From the line that holds "At what distance from the viewpoint" to the last line of the data, copy everything exactly; leave out all the rest.

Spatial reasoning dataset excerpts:
=-=-=-=-=
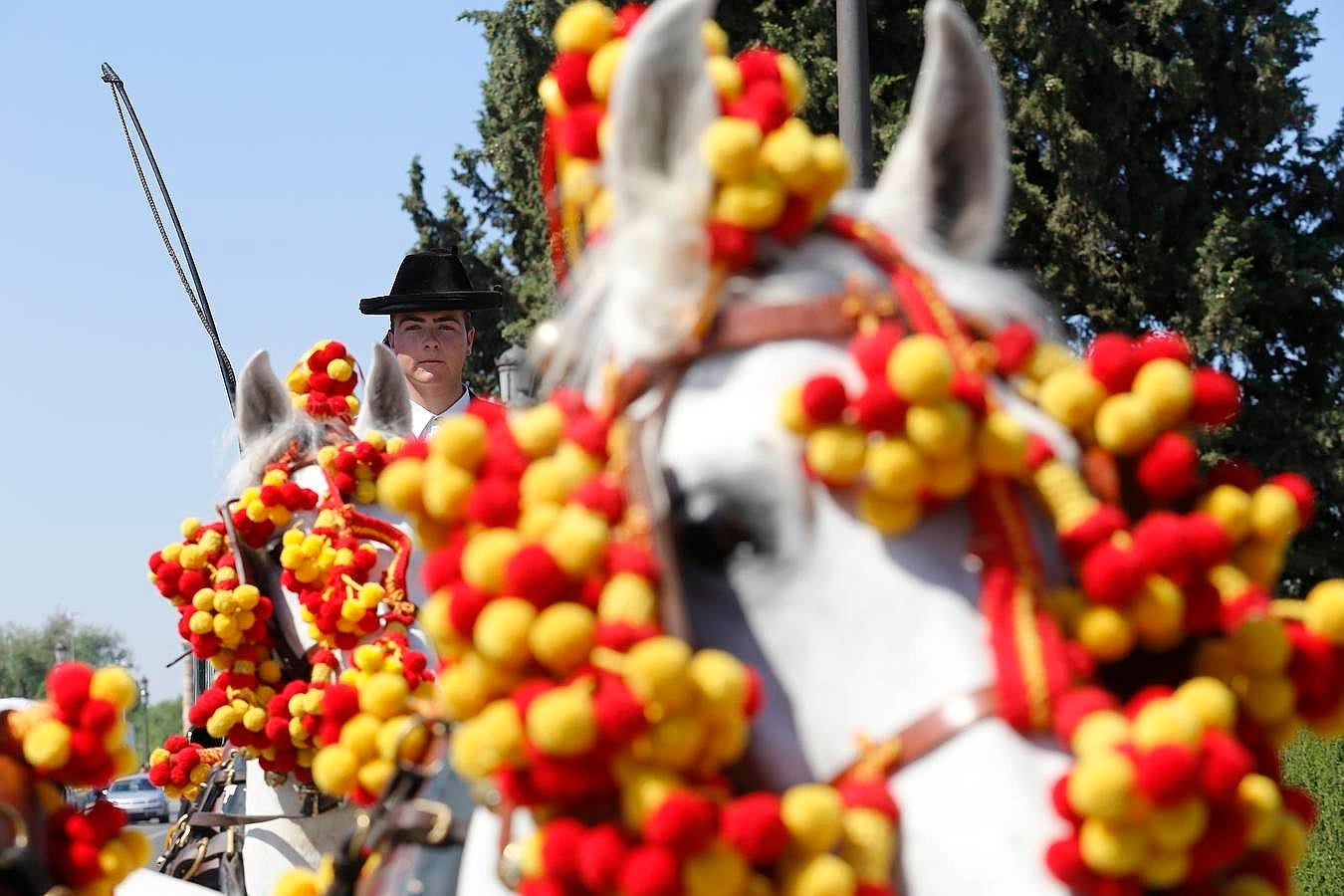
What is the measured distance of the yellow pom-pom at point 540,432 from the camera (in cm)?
195

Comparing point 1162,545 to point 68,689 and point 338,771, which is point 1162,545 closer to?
point 338,771

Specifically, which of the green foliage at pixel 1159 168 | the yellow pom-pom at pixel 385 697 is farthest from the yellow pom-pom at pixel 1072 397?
the green foliage at pixel 1159 168

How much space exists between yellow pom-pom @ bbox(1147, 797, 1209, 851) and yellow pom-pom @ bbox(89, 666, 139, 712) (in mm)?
1666

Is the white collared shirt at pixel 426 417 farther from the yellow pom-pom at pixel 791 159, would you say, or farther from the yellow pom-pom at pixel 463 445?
the yellow pom-pom at pixel 791 159

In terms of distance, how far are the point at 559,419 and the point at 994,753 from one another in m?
0.65

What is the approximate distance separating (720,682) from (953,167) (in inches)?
31.5

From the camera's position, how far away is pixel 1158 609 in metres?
1.75

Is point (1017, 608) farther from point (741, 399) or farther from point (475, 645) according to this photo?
point (475, 645)

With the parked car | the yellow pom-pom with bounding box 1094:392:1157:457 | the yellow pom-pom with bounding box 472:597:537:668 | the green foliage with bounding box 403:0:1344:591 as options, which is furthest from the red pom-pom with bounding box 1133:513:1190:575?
the parked car

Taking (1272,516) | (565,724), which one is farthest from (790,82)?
(565,724)

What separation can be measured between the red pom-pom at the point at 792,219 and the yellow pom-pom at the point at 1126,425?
41 cm

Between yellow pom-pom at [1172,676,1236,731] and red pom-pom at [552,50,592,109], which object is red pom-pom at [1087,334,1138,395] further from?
red pom-pom at [552,50,592,109]

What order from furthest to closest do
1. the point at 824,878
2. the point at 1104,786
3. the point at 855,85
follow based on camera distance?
the point at 855,85 < the point at 824,878 < the point at 1104,786

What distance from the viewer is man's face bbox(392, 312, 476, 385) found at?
676 centimetres
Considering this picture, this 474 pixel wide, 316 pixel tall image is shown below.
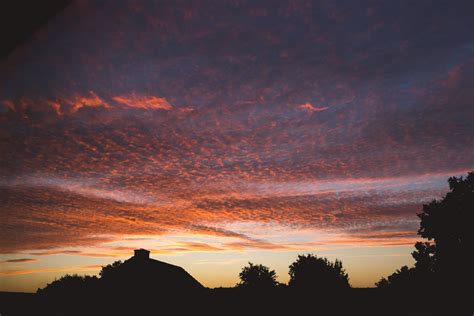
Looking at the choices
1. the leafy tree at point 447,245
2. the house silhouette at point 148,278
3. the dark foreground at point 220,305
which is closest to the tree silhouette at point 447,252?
the leafy tree at point 447,245

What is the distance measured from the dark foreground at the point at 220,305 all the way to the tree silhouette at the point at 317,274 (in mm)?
39753

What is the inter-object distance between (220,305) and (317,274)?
178 ft

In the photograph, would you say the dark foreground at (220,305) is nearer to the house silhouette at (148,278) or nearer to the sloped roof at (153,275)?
the house silhouette at (148,278)

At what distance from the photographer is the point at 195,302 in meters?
28.9

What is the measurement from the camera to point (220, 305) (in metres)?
26.2

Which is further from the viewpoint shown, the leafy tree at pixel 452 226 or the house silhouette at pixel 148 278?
the leafy tree at pixel 452 226

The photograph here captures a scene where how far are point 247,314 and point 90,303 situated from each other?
49.8ft

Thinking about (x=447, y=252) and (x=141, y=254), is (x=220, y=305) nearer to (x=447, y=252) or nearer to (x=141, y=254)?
(x=141, y=254)

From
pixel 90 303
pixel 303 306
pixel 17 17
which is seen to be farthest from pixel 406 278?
pixel 17 17

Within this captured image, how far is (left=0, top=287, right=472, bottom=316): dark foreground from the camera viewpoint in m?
24.2

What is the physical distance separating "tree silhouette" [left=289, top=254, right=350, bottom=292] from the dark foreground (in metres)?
39.8

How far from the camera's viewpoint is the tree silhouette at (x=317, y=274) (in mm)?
68875

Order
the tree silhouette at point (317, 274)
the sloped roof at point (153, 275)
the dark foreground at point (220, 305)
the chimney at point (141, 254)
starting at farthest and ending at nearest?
the tree silhouette at point (317, 274)
the chimney at point (141, 254)
the sloped roof at point (153, 275)
the dark foreground at point (220, 305)

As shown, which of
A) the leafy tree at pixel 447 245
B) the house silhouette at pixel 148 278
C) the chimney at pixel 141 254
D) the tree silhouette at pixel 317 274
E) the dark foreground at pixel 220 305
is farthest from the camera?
the tree silhouette at pixel 317 274
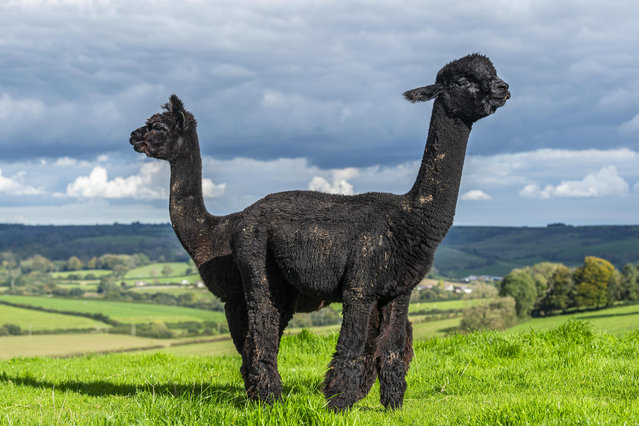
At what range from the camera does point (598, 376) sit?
8.66 meters

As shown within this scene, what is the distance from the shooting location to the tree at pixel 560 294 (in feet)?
157

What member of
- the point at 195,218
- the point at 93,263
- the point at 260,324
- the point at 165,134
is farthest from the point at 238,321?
the point at 93,263

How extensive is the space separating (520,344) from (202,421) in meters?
7.12

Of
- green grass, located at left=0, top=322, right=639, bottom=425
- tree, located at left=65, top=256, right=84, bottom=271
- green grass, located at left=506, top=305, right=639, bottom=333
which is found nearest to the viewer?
green grass, located at left=0, top=322, right=639, bottom=425

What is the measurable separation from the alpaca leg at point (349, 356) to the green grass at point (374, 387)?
8.3 inches

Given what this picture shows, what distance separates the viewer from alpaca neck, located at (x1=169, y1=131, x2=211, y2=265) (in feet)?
28.3

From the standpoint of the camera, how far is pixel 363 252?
664 cm

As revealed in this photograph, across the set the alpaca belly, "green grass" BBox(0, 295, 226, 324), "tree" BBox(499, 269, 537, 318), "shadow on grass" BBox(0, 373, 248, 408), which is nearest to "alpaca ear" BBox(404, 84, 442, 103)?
the alpaca belly

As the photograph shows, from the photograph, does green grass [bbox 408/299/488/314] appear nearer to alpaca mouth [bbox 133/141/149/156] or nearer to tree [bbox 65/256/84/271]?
alpaca mouth [bbox 133/141/149/156]

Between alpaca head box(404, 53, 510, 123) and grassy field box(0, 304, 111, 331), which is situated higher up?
A: alpaca head box(404, 53, 510, 123)

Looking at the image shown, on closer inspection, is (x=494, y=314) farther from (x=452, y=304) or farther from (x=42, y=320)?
(x=42, y=320)

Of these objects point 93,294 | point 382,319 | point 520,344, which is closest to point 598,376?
point 520,344

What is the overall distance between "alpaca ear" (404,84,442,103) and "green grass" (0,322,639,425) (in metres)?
3.45

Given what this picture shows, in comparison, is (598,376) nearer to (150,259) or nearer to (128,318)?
(128,318)
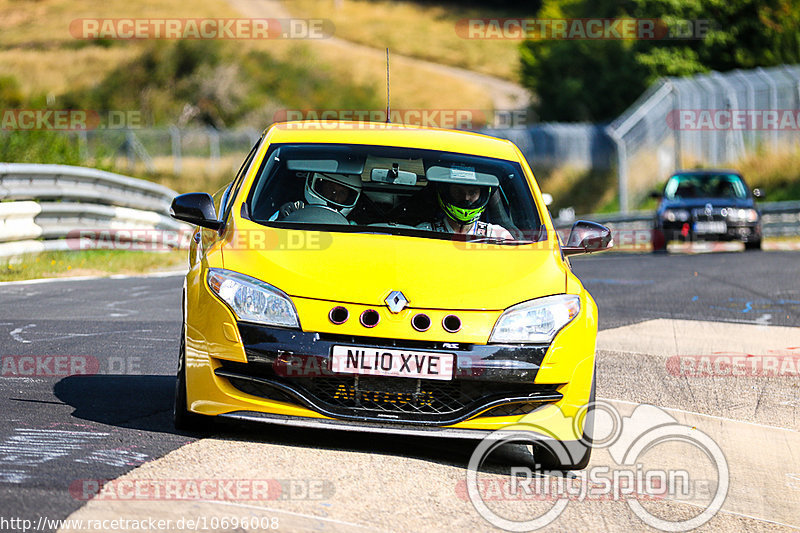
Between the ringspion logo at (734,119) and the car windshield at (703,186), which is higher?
the ringspion logo at (734,119)

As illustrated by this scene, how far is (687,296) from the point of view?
46.8 ft

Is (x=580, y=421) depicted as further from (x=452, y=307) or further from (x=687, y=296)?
(x=687, y=296)

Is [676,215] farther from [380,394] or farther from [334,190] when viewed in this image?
[380,394]

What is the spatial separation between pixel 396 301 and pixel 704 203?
18632 mm

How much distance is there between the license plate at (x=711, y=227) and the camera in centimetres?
2314

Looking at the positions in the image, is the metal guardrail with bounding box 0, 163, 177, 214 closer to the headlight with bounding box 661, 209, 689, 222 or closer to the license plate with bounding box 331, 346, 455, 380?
the headlight with bounding box 661, 209, 689, 222

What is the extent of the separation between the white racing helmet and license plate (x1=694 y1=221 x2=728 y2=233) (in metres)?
16.9

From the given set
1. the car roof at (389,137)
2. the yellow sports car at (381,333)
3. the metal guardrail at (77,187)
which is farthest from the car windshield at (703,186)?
the yellow sports car at (381,333)

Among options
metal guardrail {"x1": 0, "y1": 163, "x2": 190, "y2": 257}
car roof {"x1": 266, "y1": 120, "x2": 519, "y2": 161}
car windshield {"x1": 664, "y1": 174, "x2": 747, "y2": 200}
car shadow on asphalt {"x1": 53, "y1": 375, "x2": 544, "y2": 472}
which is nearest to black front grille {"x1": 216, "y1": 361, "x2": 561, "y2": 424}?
car shadow on asphalt {"x1": 53, "y1": 375, "x2": 544, "y2": 472}

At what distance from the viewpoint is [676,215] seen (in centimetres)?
2348

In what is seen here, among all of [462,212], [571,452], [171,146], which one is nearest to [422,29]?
[171,146]

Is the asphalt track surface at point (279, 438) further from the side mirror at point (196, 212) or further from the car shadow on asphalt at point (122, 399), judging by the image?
the side mirror at point (196, 212)

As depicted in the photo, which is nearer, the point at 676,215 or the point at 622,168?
the point at 676,215

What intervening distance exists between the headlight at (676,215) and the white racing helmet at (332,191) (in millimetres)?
=-=-=-=-=
** Solution for this task **
At what distance from the viewpoint is [676,215] seen (in centimetres)?
2348

In what is seen here, among all of [462,212], [571,452], [171,146], which one is nearest to [422,29]?
[171,146]

Is the asphalt track surface at point (279, 438) further from the side mirror at point (196, 212) or further from the car shadow on asphalt at point (122, 399), judging by the image?
the side mirror at point (196, 212)

As depicted in the photo, which is nearer, the point at 676,215 or the point at 622,168?
the point at 676,215

What intervening distance exists between the headlight at (676,215) and the white racing helmet at (332,191) (in millimetres)?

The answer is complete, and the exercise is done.